Наконец, 1 сентября я увидел себя у врат Москвы. Мечта отдать жизнь за сердце отечества, жажда сразиться с неприятелем, возмущение вторгшимися в мою страну варварами, недостойными даже подбирать колоски на ее полях, надежда вскоре изгнать их, победить со славой – все это поднимало мой дух и приводило меня в то счастливое расположение, когда страсти теснятся, не возбуждая бурь, чувства рвутся наружу, не ослабляя душевных сил, надежда окрашивает все ощущения ровным и мягким, внушающим бодрость светом. За один день я сделал три рисунка, написал две главы и, как никогда, почувствовал привязанность к своему дневнику, столь бережно мною хранимому.
В три часа утра было приказано выступать. Мы находились всего в двух верстах от Москвы; мог ли я предполагать, что мы пройдем пятнадцать верст за нее, до деревни Панки?
Когда мы шли через город, казалось, что я попал в другой мир. Все вокруг было призрачным. Мне хотелось верить, что все, что я вижу – уныние, боязнь, растерянность жителей, – только снится мне, что меня окружают только видения. Древние башни Москвы, гробницы моих предков, священный храм, где короновался наш государь, – все взывало ко мне, все требовало мести.
Я остановился в какой-то крестьянской избе. Мне было отрадно провести среди крестьян этот, казалось, последний день России, отрадно быть среди своих, среди соотечественников, которых, казалось, я покидал навсегда. Я пожирал взглядом прекрасные деревни, ставшие теперь жертвой пламени, словно в России их больше не будет.
Повсюду меня встречало гостеприимство.

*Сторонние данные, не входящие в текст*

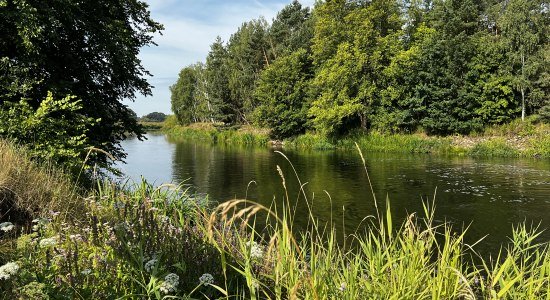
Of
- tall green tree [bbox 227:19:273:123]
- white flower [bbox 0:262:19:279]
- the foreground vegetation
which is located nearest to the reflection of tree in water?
the foreground vegetation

Никто не возмущался, никто не роптал, наоборот – везде я находил лишь мужество и покорность судьбе.
Крестьянин, пославший двух сыновей защищать Москву, сложивший уже свои пожитки в телегу, чтобы бежать от неприятеля, беспощадность которого он знал, все же захотел непременно накормить меня; вся семья засуетилась, мою лошадь отвели в стойло, старались предупредить все мои желания, а когда я захотел отблагодарить их, то едва уговорил принять кое-что «на счастье» – по русскому обычаю.
Признаюсь, я пришел тогда в полное уныние. Напрасно говорили мне, что дать бой перед Москвой было невозможно, что поражение могло бы погубить армию, что теперь, когда мы отошли на тридцать верст от Москвы и прошли уже сорок пять по направлению к Подольску, мы скоро вынудим неприятеля оставить столицу, что он будет отрезан, истреблен. Сейчас я все это понимаю, а тогда мой рассудок отказывался действовать. Завернувшись в шинель, я провел весь день без мысли, без дела, безуспешно стараясь подавить порывы возмущения, вновь и вновь охватывавшие меня.
Все забывается, и – благодарение небесам! – дурное еще скорее, чем хорошее.